- _Records from a collection_:
● ● ● ● ● ● ●

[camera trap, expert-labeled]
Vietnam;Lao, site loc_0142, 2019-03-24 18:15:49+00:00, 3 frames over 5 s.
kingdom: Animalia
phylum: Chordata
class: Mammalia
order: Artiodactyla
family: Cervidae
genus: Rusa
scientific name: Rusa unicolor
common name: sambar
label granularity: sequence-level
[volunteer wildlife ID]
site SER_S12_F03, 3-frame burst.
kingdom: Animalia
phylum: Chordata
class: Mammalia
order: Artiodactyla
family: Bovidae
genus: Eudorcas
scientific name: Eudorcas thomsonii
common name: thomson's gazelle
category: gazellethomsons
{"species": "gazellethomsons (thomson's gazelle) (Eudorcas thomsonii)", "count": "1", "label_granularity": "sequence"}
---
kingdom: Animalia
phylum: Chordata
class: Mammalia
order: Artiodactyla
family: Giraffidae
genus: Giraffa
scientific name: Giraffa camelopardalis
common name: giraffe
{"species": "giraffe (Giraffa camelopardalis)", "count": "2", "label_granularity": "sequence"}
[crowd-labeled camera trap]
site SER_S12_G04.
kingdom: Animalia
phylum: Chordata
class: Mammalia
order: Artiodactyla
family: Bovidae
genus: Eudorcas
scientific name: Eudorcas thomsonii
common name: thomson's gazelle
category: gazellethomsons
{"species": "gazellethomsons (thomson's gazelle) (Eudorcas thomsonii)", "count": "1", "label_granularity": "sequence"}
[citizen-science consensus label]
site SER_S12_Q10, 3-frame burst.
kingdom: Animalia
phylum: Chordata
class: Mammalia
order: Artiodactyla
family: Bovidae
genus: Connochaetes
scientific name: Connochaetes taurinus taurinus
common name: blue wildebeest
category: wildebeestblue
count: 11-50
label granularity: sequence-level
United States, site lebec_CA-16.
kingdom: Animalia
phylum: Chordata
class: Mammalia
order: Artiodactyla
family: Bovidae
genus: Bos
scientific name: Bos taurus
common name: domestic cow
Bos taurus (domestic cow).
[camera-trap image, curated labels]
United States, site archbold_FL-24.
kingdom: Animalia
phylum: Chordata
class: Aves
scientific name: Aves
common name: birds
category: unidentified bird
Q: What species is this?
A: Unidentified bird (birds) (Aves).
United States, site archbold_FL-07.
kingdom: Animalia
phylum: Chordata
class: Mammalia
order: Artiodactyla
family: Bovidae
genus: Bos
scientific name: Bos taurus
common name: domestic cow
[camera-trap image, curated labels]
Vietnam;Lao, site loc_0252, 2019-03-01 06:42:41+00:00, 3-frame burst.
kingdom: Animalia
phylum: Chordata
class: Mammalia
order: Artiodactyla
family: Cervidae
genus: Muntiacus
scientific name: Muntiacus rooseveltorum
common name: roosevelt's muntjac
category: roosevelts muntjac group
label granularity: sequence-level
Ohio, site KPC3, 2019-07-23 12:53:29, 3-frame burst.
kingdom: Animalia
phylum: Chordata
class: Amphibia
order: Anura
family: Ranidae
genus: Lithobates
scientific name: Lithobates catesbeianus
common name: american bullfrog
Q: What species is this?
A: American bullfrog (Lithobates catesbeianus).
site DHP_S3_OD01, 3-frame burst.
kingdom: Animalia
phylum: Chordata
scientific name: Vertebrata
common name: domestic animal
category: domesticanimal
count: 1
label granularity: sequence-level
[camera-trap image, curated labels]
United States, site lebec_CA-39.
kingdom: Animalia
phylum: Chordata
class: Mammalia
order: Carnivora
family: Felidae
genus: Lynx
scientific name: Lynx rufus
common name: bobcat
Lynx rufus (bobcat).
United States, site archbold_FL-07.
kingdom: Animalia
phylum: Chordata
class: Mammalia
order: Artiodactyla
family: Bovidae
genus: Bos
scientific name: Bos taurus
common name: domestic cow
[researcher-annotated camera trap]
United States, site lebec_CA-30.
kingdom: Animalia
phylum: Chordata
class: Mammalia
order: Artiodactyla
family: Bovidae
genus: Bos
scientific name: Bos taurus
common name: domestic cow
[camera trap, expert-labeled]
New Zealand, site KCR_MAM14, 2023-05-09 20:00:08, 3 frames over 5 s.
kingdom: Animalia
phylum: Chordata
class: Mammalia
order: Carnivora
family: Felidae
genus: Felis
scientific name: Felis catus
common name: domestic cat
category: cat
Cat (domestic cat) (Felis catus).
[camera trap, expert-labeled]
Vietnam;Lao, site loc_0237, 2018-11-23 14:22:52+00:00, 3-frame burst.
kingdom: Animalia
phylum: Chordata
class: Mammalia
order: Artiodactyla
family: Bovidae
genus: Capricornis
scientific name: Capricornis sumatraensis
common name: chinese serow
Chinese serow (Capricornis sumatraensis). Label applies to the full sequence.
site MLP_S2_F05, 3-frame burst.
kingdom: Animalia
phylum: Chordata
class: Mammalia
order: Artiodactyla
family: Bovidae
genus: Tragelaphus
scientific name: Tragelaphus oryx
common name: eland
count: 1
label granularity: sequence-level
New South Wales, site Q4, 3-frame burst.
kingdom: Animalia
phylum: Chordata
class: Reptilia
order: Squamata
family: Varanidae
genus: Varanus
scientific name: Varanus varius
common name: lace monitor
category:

● ● ● ● ● ● ●

- _Task instructions_: Nothing should be dropped or changed, so repeat all of the entries exactly.

- _Worked solution_:
[camera trap, expert-labeled]
Vietnam;Lao, site loc_0142, 2019-03-24 18:15:49+00:00, 3 frames over 5 s.
kingdom: Animalia
phylum: Chordata
class: Mammalia
order: Artiodactyla
family: Cervidae
genus: Rusa
scientific name: Rusa unicolor
common name: sambar
label granularity: sequence-level
[volunteer wildlife ID]
site SER_S12_F03, 3-frame burst.
kingdom: Animalia
phylum: Chordata
class: Mammalia
order: Artiodactyla
family: Bovidae
genus: Eudorcas
scientific name: Eudorcas thomsonii
common name: thomson's gazelle
category: gazellethomsons
{"species": "gazellethomsons (thomson's gazelle) (Eudorcas thomsonii)", "count": "1", "label_granularity": "sequence"}
---
kingdom: Animalia
phylum: Chordata
class: Mammalia
order: Artiodactyla
family: Giraffidae
genus: Giraffa
scientific name: Giraffa camelopardalis
common name: giraffe
{"species": "giraffe (Giraffa camelopardalis)", "count": "2", "label_granularity": "sequence"}
[crowd-labeled camera trap]
site SER_S12_G04.
kingdom: Animalia
phylum: Chordata
class: Mammalia
order: Artiodactyla
family: Bovidae
genus: Eudorcas
scientific name: Eudorcas thomsonii
common name: thomson's gazelle
category: gazellethomsons
{"species": "gazellethomsons (thomson's gazelle) (Eudorcas thomsonii)", "count": "1", "label_granularity": "sequence"}
[citizen-science consensus label]
site SER_S12_Q10, 3-frame burst.
kingdom: Animalia
phylum: Chordata
class: Mammalia
order: Artiodactyla
family: Bovidae
genus: Connochaetes
scientific name: Connochaetes taurinus taurinus
common name: blue wildebeest
category: wildebeestblue
count: 11-50
label granularity: sequence-level
United States, site lebec_CA-16.
kingdom: Animalia
phylum: Chordata
class: Mammalia
order: Artiodactyla
family: Bovidae
genus: Bos
scientific name: Bos taurus
common name: domestic cow
Bos taurus (domestic cow).
[camera-trap image, curated labels]
United States, site archbold_FL-24.
kingdom: Animalia
phylum: Chordata
class: Aves
scientific name: Aves
common name: birds
category: unidentified bird
Q: What species is this?
A: Unidentified bird (birds) (Aves).
United States, site archbold_FL-07.
kingdom: Animalia
phylum: Chordata
class: Mammalia
order: Artiodactyla
family: Bovidae
genus: Bos
scientific name: Bos taurus
common name: domestic cow
[camera-trap image, curated labels]
Vietnam;Lao, site loc_0252, 2019-03-01 06:42:41+00:00, 3-frame burst.
kingdom: Animalia
phylum: Chordata
class: Mammalia
order: Artiodactyla
family: Cervidae
genus: Muntiacus
scientific name: Muntiacus rooseveltorum
common name: roosevelt's muntjac
category: roosevelts muntjac group
label granularity: sequence-level
Ohio, site KPC3, 2019-07-23 12:53:29, 3-frame burst.
kingdom: Animalia
phylum: Chordata
class: Amphibia
order: Anura
family: Ranidae
genus: Lithobates
scientific name: Lithobates catesbeianus
common name: american bullfrog
Q: What species is this?
A: American bullfrog (Lithobates catesbeianus).
site DHP_S3_OD01, 3-frame burst.
kingdom: Animalia
phylum: Chordata
scientific name: Vertebrata
common name: domestic animal
category: domesticanimal
count: 1
label granularity: sequence-level
[camera-trap image, curated labels]
United States, site lebec_CA-39.
kingdom: Animalia
phylum: Chordata
class: Mammalia
order: Carnivora
family: Felidae
genus: Lynx
scientific name: Lynx rufus
common name: bobcat
Lynx rufus (bobcat).
United States, site archbold_FL-07.
kingdom: Animalia
phylum: Chordata
class: Mammalia
order: Artiodactyla
family: Bovidae
genus: Bos
scientific name: Bos taurus
common name: domestic cow
[researcher-annotated camera trap]
United States, site lebec_CA-30.
kingdom: Animalia
phylum: Chordata
class: Mammalia
order: Artiodactyla
family: Bovidae
genus: Bos
scientific name: Bos taurus
common name: domestic cow
[camera trap, expert-labeled]
New Zealand, site KCR_MAM14, 2023-05-09 20:00:08, 3 frames over 5 s.
kingdom: Animalia
phylum: Chordata
class: Mammalia
order: Carnivora
family: Felidae
genus: Felis
scientific name: Felis catus
common name: domestic cat
category: cat
Cat (domestic cat) (Felis catus).
[camera trap, expert-labeled]
Vietnam;Lao, site loc_0237, 2018-11-23 14:22:52+00:00, 3-frame burst.
kingdom: Animalia
phylum: Chordata
class: Mammalia
order: Artiodactyla
family: Bovidae
genus: Capricornis
scientific name: Capricornis sumatraensis
common name: chinese serow
Chinese serow (Capricornis sumatraensis). Label applies to the full sequence.
site MLP_S2_F05, 3-frame burst.
kingdom: Animalia
phylum: Chordata
class: Mammalia
order: Artiodactyla
family: Bovidae
genus: Tragelaphus
scientific name: Tragelaphus oryx
common name: eland
count: 1
label granularity: sequence-level
New South Wales, site Q4, 3-frame burst.
kingdom: Animalia
phylum: Chordata
class: Reptilia
order: Squamata
family: Varanidae
genus: Varanus
scientific name: Varanus varius
common name: lace monitor
category:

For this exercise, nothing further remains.